A constituency of this name existed from 1918 to 1974. The modern constituency was re-established in 2024 as a successor to Bristol West.

==Constituency profile==
The Bristol Central constituency is located within Bristol, a city in South West England. It is entirely urban and contains the city centre along with neighbourhoods to its north and west, including St Werburghs, Bishopston and Clifton. Bristol is a major port city and has a long history of trade, including the slave trade. The constituency contains the University of Bristol and thus has a large student population.

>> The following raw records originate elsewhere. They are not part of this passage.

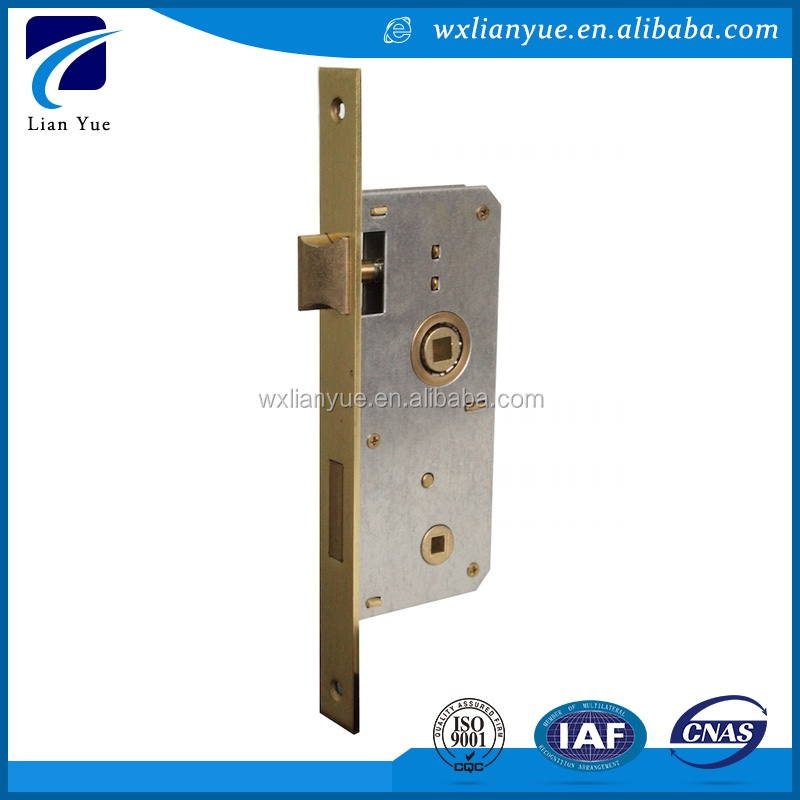 hot selling bus auto door locks with ce certificate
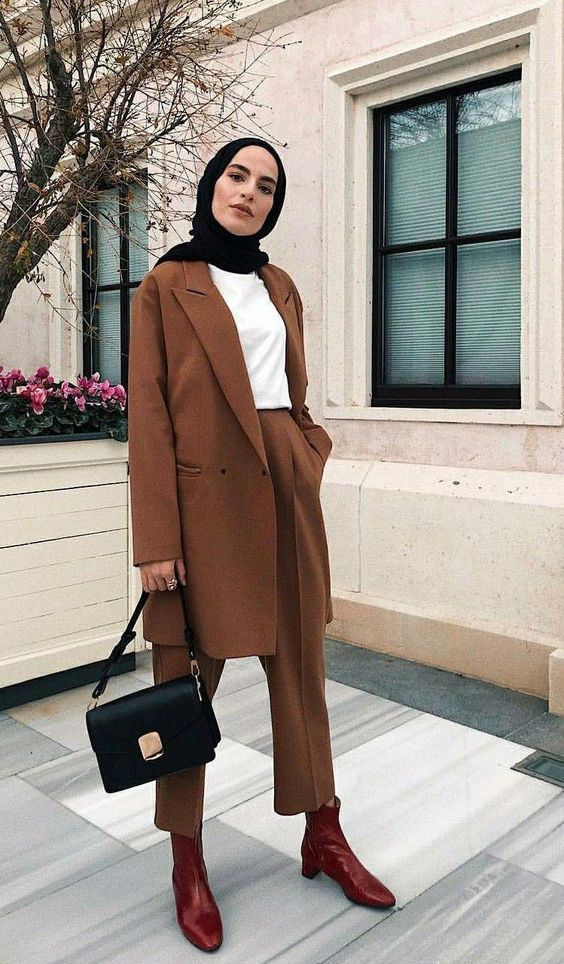 ankle boots for hijabis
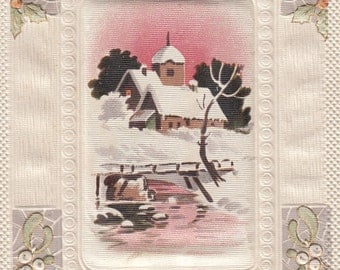 Beautiful New Year Antique Postcard,Silk Inset, Gorgeous All Around Embossing, Must See!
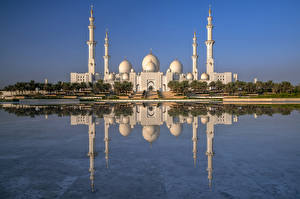 Image Emirates UAE Mosque Reflection Sheikh Zayed Grand Mosque, Abu Dhabi Cities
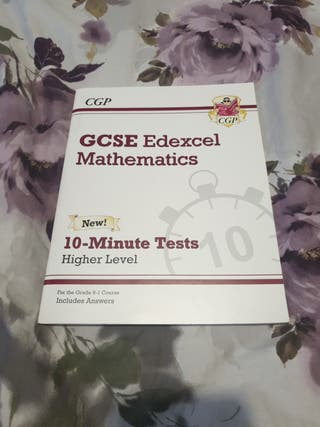 GCSE Maths, 10 minute tests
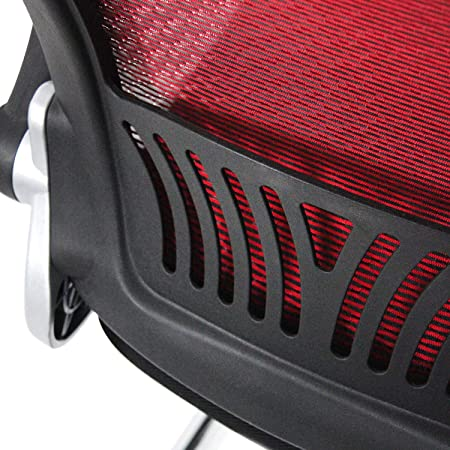 hjh OFFICE 706819 visitor chair FLYER PRO V mesh fabric black red foldable armrests lumbar support ergonomic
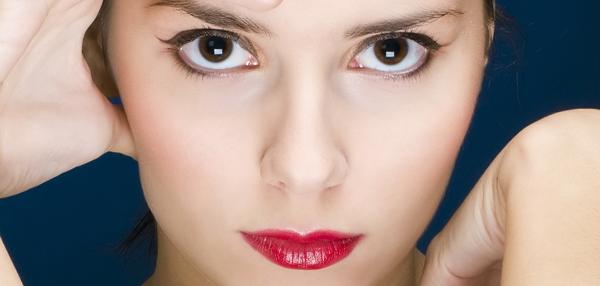 eyebrow beauty treatments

Compared to national averages, residents of Bristol Central are considerably younger and have very high levels of education and professional employment. They are largely unmarried, irreligious and have low levels of deprivation. Clifton is highly affluent and is one of the 10% least-deprived areas in England. The constituency is slightly more ethnically diverse than the rest of the country; 78% of residents are White, 8% are Asian and 6% are Black. Bristol Central has also been reported to be the most pro-immigration constituency in the United Kingdom; 55% of voters wanted fewer controls and higher levels of immigration in the city according to a survey published by The Telegraph.

At the city council, all wards in the Bristol Central constituency are represented by Green Party councillors. Voters in the constituency overwhelmingly supported remaining in the European Union in the 2016 referendum. An estimated 88% voted against Brexit, the highest rate of any constituency in the United Kingdom.

==History==
Bristol Central was first created for the 1918 general election, and abolished for the February 1974 general election, after which it was absorbed into Bristol North East and Bristol South East.

During the Fifth Periodic Review of Westminster constituencies in 2000-07, a proposal to rename Bristol West to "Bristol Central" was rejected.

===Modern constituency===
Following the 2023 Periodic Review of Westminster constituencies, Bristol Central largely replaced Bristol West, comprising approximately 70% of the abolished constituency. It was first contested at the 2024 general election.

===2024 election===
In January 2022, Bristol West MP Thangam Debbonaire was reselected by the Labour Party to stand as their candidate for Bristol Central in the next general election; on 4 September 2023 she was appointed Shadow Secretary of State for Culture, Media and Sport by Keir Starmer. London's mayor, Sadiq Khan, visited Clifton to show support for Debbonaire, claiming that Bristol would "have a strong champion as culture secretary in the next Labour government".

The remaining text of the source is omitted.